The market for wealth management firms has dramatically changed. 20 years ago, people didn’t see resale value in these businesses. When an advisor retired, they hoped they’d find someone who would agree to take over their book. As the industry matured, sales slowly started taking place. It wasn’t easy – there were no standards for valuation or deal terms, no strategies for client retention, few financing options, and concerns about liability.
These days, those issues have mostly been resolved, providing for a real marketplace and more competitive deal terms for businesses. It’s a seller’s market, and in our open marketplace sellers often field 75 or more inquiries for a listing. Practices are being purchased by synergistic partner firms that are aligned from principles, staff and client standpoint. There are many more options for an advisor than existed 20 years ago.
EXPLORING YOUR OPTIONS
Every firm I have talked with in the last year – both large and small -- has received inquiries and offers If your business plans do not include selling, you could file the offer away for the future in a file that may well include other such letters. On the other hand, maybe the offer sparks your interest to learn more about what options you have in the current marketplace. Selling what you have built can be a good strategy when the time and circumstances are right.

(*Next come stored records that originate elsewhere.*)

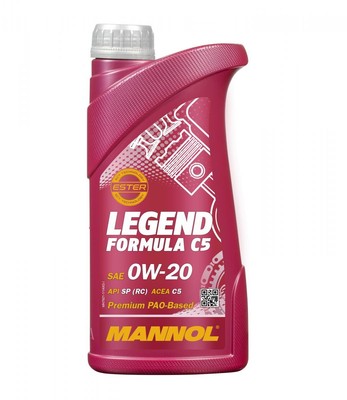 Mannol 7921 Legend Formula C5 0w-20 Motoröl 1L CHRYSLER MS-6395 MS-13340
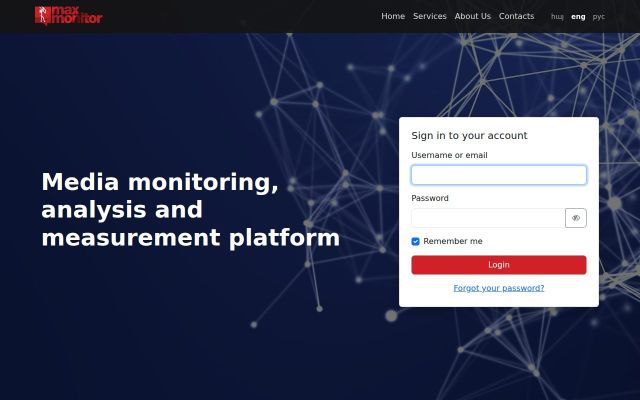 Скриншот сайта maxmonitor.am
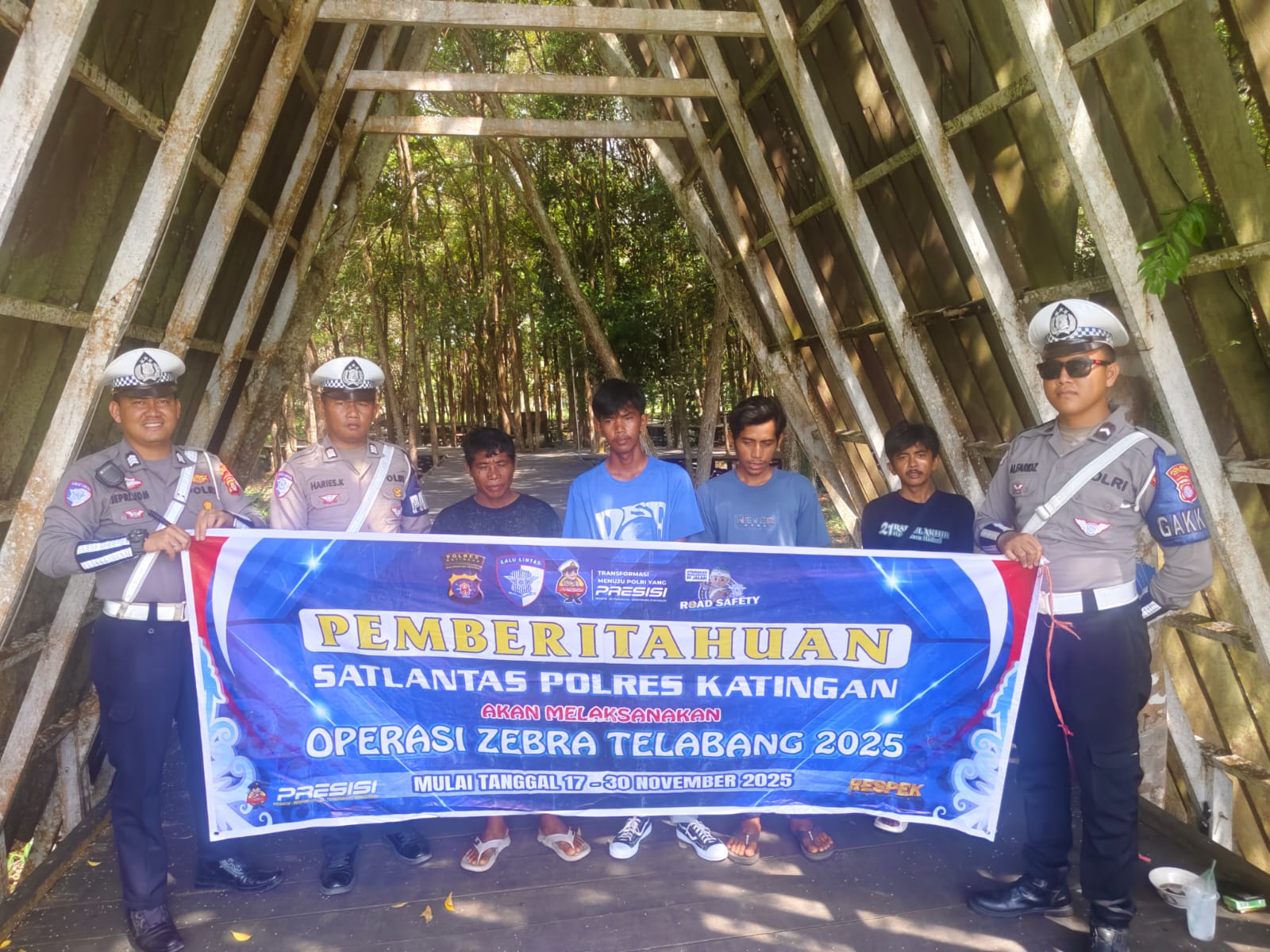 SOSIALISASI OPERASI ZEBRA TELABANG 2025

If you have received an unsolicited inquiry or offer, the chances are strong that there are other possible buyers out there, and more to the point, better qualified buyers. Buyers could include large regional firms looking to gain market share, or local firms seeking to grow through acquisitions. There are so many types of business models; it behooves you to find the firm with the right fit. Allow yourself the time to explore your choices and understand how the M&A process works before jumping into a sale.
Even if you aren’t planning to sell for several more years, that’s not necessarily a reason to completely dismiss a recent offer. Deals can take a while to put together. Also, remember the adage – “sell on the way up.” Don’t wait for the economy to start going badly, for client attrition to set in, or for a new and more onerous set of regulations to push you over the edge.
WORK WITH A PROFESSIONAL
The best way to achieve the greatest financial reward for what you have built while finding the best fit for your clients and staff, is to work with an M&A consultant. In fact, experienced buyers tell us that they prefer working with a seller using a skilled, non-advocate intermediary because it makes for a smoother, more professional – even more predictable – process and outcome.
You will only sell your business once, which means it is very difficult to master the process and all the skills necessary to realize fair market value while shepherding your clients into capable hands. Most buyers, however, have done this many times before. As a potential seller, you need your interest to be protected so that you can participate on a level playing field. Also, consider that calls, meetings, and due diligence requests can consume a great deal of time that you could otherwise be spending on your business and clients. Having a trusted advocate through the process will save you time and money.
THINGS TO CONSIDER
When or if the time comes to entertain offers to buy your practice, consider these key questions:
- Does the offer align with your most recent market-based valuation?
- Does it make sense to compare this to other opportunities in the marketplace?
- Could bank financing be used to improve the offer and reduce your risk?
- What are the tax implications of the deal?
- Will your advisors and office staff be part of the deal?
- Is this the best cultural fit for your clients?
- Does the buyer share your investment philosophy, fee schedule, and client communication style?
- Do you know the partners and history of the purchasing firm? What type of buyer are they?
- Has the buyer purchased another practice before, or is this their first acquisition?
- Will you have to change broker dealers?
- Will you be selling the entire business or book? Or are you considering a partial sale?
- Would you consider a merger or a “sell and stay” instead of an outright sale?
After an initial discussion, you may decide it’s not the deal for you, or not the right time. Either way, this can still be a valuable exercise. Talking with your M&A consultant and with buyers will provide you with insight into what options are available to you in your region, and with your business model. It can also help you understand what you need to work on to help shape your exit or growth plans–or both. If now is the right time, you’ll want to start a conversation with the prospective buyer(s) that covers some of the topics above. The next step after that is signing non-disclosure agreements and starting the due diligence process.
Remember that the right buyer isn’t always, or even usually, the highest bidder or the first through the door. Fit is a vital consideration. The right buyer will be the one who provides the best cultural match to ensure a well-ordered transition and a solid future for you, your staff and your clients.